*** Opening SELECTED PASSAGE ***

What do you associate most with sleep? For us it’s getting into pyjamas, turning off the lights and curling up in bed. We got to bed at night, therefore we mostly associate sleep with darkness.
Turning the lights off while we sleep isn't just something that we're conditioned to do, there are also biological and physiological reasons for it.
Everybody has a preference. If you enjoy sleeping with the lights on or you're afraid of the dark, then that’s totally fine, but understand that it might be affecting the quality of your sleep.
In this article, we discuss why it’s the standard to sleep with the lights off and how light can affect our sleep-wake cycle.
Let's talk about circadian rhythm first
You might be familiar with the phrase "circadian rhythm"; it's basically our internal body clock. Our circadian rhythm dictates when it's time for our body to be awake, and when it is time to rest and sleep.
If you've ever wondered why we're all accustomed to being awake during the daytime and asleep at night time - it’s based on biology rather than choice.
Our wakefulness during the day is an effect of light exposure to our body. Our brain may decide to wake us up when bright light is present.
At night when we are less exposed to light, our brain's pineal gland secretes an enzyme called melatonin, that helps put us to sleep.
How does light affect your ability to sleep?
The pineal gland only secretes melatonin when there is a reduced exposure to light sources - whether natural or artificial.
The way it works is that when your eyes see bright light, such as in the outdoors, or your phones, TV screens, and bedroom lights, it sends a signal to your brain that it is still daytime, regardless of the actual time.

*** Closing SELECTED PASSAGE ***

__WHAT YOU SHOULD DO__
Can you restate the text on sleep and light from "Turning the lights" to "rather than choice.", switching every "circadian rhythm" to "sleep-wake rhythm"?

*** Opening SOURCE MATERIAL ***

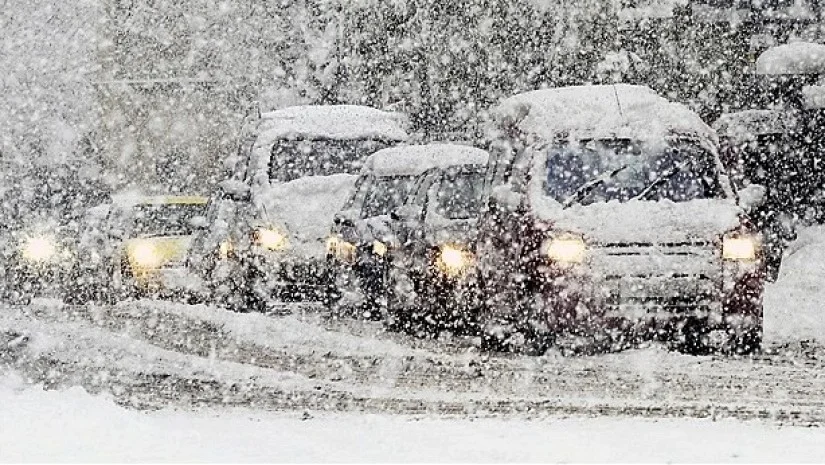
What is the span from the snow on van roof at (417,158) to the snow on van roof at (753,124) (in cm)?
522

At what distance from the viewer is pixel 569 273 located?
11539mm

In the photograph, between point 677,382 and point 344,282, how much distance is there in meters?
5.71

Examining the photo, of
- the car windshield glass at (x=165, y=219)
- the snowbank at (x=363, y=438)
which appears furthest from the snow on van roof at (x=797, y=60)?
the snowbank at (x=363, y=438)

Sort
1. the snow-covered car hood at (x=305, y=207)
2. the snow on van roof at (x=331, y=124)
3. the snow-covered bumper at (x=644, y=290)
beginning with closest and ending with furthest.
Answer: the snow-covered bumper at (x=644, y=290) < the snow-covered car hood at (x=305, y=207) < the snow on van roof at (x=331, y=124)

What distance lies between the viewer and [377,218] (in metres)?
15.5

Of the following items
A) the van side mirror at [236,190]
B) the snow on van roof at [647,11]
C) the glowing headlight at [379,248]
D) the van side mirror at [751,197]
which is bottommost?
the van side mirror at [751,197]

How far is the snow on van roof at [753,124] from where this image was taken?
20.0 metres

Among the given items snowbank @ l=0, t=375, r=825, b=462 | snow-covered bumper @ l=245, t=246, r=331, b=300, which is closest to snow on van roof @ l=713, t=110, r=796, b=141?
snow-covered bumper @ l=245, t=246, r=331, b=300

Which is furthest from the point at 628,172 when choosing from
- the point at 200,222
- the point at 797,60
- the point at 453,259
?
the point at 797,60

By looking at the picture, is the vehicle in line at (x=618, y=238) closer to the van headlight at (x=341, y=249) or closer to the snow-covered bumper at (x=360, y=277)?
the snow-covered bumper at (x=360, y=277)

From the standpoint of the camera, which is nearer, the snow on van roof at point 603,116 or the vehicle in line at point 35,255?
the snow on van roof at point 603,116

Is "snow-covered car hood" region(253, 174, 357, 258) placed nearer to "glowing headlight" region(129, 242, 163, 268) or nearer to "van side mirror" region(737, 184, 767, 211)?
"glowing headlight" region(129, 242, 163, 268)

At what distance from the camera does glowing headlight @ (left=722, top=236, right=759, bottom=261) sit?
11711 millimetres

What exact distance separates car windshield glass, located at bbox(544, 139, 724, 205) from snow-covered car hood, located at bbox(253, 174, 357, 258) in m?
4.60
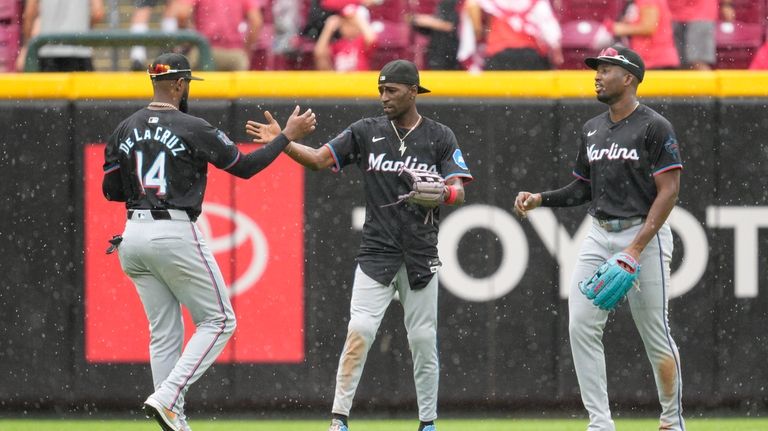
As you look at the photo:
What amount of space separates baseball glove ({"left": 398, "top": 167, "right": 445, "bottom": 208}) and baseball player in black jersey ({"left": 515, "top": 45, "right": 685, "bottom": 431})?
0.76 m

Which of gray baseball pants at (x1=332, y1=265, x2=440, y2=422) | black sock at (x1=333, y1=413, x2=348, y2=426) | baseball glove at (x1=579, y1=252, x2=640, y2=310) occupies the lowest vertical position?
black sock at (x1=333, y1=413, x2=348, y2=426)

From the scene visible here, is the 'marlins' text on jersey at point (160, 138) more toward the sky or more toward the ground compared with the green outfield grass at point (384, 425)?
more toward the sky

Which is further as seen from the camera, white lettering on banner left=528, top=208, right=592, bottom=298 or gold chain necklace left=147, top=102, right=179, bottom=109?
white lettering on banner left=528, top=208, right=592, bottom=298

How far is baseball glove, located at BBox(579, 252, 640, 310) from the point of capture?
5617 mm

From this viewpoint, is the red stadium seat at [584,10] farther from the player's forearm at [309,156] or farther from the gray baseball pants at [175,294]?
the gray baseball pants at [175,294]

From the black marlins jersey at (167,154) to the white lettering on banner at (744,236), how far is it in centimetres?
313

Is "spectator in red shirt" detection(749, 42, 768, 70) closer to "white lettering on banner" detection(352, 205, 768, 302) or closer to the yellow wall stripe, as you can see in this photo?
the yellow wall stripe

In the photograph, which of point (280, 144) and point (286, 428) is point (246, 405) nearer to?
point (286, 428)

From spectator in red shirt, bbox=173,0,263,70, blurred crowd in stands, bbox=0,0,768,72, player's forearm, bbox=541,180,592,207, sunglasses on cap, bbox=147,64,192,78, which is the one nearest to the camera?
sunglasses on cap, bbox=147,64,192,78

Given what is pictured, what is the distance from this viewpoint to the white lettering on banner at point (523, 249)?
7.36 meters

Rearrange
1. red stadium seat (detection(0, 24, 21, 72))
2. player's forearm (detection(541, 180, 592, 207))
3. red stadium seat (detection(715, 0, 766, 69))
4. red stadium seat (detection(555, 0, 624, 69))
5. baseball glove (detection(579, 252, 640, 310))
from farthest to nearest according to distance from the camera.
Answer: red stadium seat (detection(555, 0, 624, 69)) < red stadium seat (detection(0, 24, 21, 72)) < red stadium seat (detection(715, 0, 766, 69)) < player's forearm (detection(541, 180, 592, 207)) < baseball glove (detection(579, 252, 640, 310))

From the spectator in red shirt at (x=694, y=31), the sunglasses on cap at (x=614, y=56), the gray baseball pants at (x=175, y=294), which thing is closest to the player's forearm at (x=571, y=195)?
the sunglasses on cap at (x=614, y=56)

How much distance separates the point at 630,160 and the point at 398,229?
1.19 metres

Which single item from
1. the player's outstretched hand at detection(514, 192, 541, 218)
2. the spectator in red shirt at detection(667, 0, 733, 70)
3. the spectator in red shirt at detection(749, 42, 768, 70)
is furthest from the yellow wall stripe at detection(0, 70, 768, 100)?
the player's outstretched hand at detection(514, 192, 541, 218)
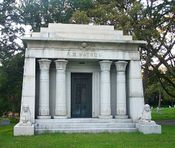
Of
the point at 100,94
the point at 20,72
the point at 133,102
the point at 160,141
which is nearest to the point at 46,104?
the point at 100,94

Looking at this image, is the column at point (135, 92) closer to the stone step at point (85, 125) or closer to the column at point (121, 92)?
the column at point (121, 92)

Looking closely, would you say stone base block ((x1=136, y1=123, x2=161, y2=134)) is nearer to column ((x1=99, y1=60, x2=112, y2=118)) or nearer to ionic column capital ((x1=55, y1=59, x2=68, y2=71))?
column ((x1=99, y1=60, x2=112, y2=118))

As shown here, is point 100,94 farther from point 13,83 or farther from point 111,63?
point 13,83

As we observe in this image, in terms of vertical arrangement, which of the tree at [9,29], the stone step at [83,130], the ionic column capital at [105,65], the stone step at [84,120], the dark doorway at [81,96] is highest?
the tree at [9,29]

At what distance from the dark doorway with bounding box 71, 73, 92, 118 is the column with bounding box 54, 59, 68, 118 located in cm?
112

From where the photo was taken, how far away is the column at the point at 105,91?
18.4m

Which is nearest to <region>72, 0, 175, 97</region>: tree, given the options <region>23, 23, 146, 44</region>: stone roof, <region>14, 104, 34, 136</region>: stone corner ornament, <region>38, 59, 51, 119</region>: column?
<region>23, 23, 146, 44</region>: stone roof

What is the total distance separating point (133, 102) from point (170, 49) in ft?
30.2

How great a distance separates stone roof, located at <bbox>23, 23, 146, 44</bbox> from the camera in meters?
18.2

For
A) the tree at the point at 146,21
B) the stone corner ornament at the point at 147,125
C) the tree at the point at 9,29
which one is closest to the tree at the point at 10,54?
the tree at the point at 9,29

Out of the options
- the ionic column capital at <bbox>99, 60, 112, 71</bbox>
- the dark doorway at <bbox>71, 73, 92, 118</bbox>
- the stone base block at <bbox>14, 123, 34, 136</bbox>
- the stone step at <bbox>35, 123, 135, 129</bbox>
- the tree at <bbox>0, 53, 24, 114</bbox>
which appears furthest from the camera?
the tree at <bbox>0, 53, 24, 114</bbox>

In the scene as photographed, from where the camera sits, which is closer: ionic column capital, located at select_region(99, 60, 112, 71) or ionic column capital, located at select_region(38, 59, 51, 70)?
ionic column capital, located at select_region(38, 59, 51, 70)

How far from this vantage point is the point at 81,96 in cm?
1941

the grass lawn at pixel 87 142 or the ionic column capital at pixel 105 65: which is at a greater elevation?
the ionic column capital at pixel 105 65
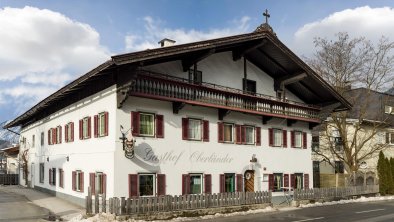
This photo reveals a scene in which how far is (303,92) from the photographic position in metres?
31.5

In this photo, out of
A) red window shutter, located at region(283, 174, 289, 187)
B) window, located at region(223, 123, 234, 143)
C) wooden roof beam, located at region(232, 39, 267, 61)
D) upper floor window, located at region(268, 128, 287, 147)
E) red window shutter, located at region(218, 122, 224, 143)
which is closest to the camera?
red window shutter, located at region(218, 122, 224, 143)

*** Closing SOURCE MATERIAL ***

__ANSWER SPACE__
Turning the lights off while we sleep isn't just something that we're conditioned to do, there are also biological and physiological reasons for it.
Everybody has a preference. If you enjoy sleeping with the lights on or you're afraid of the dark, then that’s totally fine, but understand that it might be affecting the quality of your sleep.
In this article, we discuss why it’s the standard to sleep with the lights off and how light can affect our sleep-wake cycle.
Let's talk about sleep-wake rhythm first
You might be familiar with the phrase "sleep-wake rhythm"; it's basically our internal body clock. Our sleep-wake rhythm dictates when it's time for our body to be awake, and when it is time to rest and sleep.
If you've ever wondered why we're all accustomed to being awake during the daytime and asleep at night time - it’s based on biology rather than choice.